**EXTRACT PROVIDED**
BEGIN
What Each Test Tells You (Brief)

  • IGF‑1: a stable marker reflecting recent GH exposure; high specificity, low sensitivity — many people with true GHD can have normal IGF‑1. 
  • Stimulation tests: directly measure pituitary capacity to release GH; diagnostic standard for adult GHD. 
  • Pituitary panel & MRI: identify other hormone problems or structural causes that would change management. 

Typical Thresholds and Interpretation (Overview)

  • IGF‑1: interpreted against age‑adjusted reference ranges; a low IGF‑1 increases pretest probability but is not definitive. 
  • GH stimulation tests: each test has its own diagnostic cutoff (e.g., macimorelin and insulin tolerance test cutoffs are defined in guidelines); an endocrinologist interprets results in clinical context. 

Sermorelin, Hgh, and Testing Relevance

  • Sermorelin is a GHRH analog that stimulates endogenous, pulsatile GH release and is often used off‑label for age‑related decline; it tends to preserve feedback control compared with exogenous HGH. Clinical use, dosing, and stacking strategies are discussed in practice and commercial sources, but long‑term safety and anti‑aging benefit remain uncertain. 
  • Important safety note: GH or secretagogues should only be used under medical supervision after appropriate testing; they can affect glucose metabolism, fluid balance, and other hormones. 

Short Checklist to Bring to Your Appointment

  • Symptoms list (concise, dated): fatigue pattern, sleep changes, exercise tolerance, libido, mood, weight/body‑composition changes.
  • Medication list (including OTC, supplements, peptides, and recent steroids).
  • Relevant medical history: head trauma, pituitary tumor/surgery, cranial irradiation, childhood GH therapy, other endocrine diagnoses.
  • Recent labs (if any) and the name of the lab that ran them (assay differences matter).
  • Questions to ask (bring printed): “Do my symptoms and labs warrant GH stimulation testing?”; “If GH deficiency is confirmed, what are the treatment options, risks, and monitoring plan?”
END
**PROVIDED DATA**
BEGIN
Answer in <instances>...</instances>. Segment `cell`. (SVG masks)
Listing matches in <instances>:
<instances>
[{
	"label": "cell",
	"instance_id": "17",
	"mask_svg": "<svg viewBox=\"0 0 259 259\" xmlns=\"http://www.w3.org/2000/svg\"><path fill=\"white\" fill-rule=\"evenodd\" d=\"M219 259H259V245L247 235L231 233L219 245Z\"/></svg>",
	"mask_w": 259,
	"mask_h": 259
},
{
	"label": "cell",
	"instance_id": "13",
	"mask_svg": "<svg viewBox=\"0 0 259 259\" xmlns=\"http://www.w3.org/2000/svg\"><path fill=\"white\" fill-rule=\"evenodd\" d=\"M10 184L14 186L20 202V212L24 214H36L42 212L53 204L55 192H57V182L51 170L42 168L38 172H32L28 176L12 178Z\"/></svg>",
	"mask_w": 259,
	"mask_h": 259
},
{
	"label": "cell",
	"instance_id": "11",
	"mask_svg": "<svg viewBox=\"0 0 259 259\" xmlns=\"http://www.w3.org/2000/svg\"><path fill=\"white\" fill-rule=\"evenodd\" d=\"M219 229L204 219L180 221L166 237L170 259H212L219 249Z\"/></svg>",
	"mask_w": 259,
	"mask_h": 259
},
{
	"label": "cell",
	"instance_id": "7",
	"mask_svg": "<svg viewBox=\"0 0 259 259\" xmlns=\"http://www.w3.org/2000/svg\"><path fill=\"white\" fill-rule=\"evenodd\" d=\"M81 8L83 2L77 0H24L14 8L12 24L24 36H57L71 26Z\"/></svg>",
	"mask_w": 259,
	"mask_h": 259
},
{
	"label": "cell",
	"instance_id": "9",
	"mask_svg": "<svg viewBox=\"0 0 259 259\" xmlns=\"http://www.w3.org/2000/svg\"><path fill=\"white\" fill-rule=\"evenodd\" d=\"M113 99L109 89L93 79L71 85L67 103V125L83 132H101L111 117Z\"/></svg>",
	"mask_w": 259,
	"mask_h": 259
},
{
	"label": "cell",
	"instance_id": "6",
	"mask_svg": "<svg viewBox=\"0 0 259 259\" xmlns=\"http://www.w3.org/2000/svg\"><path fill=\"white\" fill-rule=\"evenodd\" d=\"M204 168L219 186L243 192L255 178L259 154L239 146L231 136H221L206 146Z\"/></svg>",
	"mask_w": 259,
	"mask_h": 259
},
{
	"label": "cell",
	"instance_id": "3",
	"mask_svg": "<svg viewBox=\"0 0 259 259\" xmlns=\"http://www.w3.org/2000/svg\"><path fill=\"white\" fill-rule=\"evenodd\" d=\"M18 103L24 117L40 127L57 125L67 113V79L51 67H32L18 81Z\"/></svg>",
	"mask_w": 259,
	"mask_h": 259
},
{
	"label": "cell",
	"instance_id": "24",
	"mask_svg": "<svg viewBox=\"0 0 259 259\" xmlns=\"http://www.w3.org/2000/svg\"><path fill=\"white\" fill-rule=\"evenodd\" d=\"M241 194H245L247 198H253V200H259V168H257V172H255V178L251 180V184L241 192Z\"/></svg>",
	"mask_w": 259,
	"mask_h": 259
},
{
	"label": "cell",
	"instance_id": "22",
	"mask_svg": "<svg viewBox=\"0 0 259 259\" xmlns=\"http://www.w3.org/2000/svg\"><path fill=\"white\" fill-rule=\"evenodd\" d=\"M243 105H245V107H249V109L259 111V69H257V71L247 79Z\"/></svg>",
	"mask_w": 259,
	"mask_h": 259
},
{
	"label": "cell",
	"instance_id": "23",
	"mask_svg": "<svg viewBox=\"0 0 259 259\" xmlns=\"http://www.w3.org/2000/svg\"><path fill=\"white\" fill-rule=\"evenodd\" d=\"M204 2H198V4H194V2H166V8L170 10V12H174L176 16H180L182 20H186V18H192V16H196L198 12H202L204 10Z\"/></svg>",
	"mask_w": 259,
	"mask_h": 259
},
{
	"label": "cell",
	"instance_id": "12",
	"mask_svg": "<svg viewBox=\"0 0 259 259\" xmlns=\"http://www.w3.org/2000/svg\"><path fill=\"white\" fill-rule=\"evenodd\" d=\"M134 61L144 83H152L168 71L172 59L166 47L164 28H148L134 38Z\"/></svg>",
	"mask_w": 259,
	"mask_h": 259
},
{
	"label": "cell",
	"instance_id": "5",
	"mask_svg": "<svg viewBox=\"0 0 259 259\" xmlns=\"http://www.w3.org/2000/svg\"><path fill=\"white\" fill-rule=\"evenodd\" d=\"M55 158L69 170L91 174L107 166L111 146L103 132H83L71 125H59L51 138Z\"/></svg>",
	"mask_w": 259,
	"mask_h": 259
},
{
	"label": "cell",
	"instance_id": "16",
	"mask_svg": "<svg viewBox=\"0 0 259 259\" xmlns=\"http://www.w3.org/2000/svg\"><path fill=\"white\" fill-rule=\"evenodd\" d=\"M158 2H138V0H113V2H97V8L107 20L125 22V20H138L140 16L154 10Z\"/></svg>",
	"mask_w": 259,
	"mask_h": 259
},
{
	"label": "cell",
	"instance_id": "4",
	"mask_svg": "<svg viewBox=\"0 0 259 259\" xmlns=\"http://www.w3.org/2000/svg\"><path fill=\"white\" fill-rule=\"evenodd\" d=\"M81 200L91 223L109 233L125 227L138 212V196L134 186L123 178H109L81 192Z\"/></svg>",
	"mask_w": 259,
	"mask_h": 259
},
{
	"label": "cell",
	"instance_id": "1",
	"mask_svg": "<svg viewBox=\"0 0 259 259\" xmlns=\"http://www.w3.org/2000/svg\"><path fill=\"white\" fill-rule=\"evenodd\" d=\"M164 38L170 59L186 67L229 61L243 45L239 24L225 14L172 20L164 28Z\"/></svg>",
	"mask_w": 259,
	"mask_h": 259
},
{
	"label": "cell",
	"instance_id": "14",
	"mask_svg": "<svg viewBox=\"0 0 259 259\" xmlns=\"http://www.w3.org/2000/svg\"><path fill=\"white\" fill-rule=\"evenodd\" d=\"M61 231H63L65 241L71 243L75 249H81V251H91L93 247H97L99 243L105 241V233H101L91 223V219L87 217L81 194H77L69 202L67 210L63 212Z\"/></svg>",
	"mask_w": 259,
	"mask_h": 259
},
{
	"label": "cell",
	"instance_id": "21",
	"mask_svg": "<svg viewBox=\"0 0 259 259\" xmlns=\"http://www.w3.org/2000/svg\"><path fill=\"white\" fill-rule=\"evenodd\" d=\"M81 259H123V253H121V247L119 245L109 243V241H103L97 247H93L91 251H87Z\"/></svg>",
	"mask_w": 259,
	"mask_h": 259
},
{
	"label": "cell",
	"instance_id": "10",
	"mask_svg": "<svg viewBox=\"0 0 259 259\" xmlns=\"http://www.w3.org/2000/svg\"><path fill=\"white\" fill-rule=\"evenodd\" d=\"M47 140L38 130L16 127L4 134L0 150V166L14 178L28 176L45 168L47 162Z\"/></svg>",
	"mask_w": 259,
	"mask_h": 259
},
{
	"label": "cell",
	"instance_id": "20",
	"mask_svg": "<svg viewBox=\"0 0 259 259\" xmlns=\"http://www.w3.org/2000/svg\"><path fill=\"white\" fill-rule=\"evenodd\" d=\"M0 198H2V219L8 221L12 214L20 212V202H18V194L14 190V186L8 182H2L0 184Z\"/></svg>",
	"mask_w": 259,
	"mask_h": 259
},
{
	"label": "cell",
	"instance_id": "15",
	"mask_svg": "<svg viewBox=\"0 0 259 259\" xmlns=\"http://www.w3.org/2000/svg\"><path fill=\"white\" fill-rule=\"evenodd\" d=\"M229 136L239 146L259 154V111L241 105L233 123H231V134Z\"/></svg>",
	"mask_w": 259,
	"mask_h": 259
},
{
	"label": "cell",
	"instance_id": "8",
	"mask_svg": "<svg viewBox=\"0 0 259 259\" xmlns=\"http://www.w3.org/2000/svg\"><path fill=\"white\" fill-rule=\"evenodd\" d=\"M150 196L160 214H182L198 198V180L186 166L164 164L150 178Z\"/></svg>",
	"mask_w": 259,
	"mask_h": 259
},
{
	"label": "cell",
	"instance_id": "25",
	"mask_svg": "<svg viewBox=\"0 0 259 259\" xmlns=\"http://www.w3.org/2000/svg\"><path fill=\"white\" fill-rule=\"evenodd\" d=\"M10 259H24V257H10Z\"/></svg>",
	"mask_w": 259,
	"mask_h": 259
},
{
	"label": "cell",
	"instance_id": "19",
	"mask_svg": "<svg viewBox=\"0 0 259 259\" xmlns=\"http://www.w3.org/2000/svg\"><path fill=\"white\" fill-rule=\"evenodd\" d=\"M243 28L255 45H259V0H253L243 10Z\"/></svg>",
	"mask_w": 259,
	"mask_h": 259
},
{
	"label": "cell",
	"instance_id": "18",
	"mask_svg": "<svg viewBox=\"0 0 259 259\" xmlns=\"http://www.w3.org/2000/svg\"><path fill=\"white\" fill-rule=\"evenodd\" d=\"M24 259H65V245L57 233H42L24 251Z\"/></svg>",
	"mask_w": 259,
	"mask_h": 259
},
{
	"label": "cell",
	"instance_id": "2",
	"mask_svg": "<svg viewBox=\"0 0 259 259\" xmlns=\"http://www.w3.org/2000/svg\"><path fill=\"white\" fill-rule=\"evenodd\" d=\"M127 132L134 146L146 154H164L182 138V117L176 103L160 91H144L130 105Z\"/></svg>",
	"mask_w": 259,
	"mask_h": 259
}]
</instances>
END
**TASK GOAL**
Pick up the text on growth hormone testing after its last line and continue it. The entries come from a separate source.

**EXERCISE RESULT**
  • Insurance/authorization info and a photo ID.

What to Expect During Evaluation and Next Steps

  • Step 1: clinician reviews history, performs baseline labs (IGF‑1, pituitary panel, metabolic labs). 
  • Step 2: if suspicion remains, you’ll be referred for a GH stimulation test or to an endocrinologist; if indicated, a pituitary MRI may follow. 
  • Step 3: if true adult GHD is diagnosed, treatment options (recombinant GH vs other approaches) and monitoring plans are discussed; therapy requires regular bloodwork and clinical follow‑up. 

Practical Lifestyle Steps You Can Start Now

  • Improve sleep quality (consistent schedule, reduce late carbs/alcohol, treat sleep apnea if present).
  • Resistance training and interval exercise to boost natural GH pulses and preserve lean mass.
  • Reduce visceral fat through diet and activity, insulin resistance and adiposity blunt GH secretion.
  • Optimize protein intake and avoid late high‑carb meals near bedtime (insulin blunts GH release). 

Final Notes and Safety Reminders

  • Adult GH deficiency is uncommon and requires specialist confirmation; many age‑related symptoms overlap with normal aging and other conditions. 
  • Do not start peptides or HGH without prescription and endocrine oversight; unsupervised use risks metabolic and other harms and may have legal or anti‑doping implications for athletes.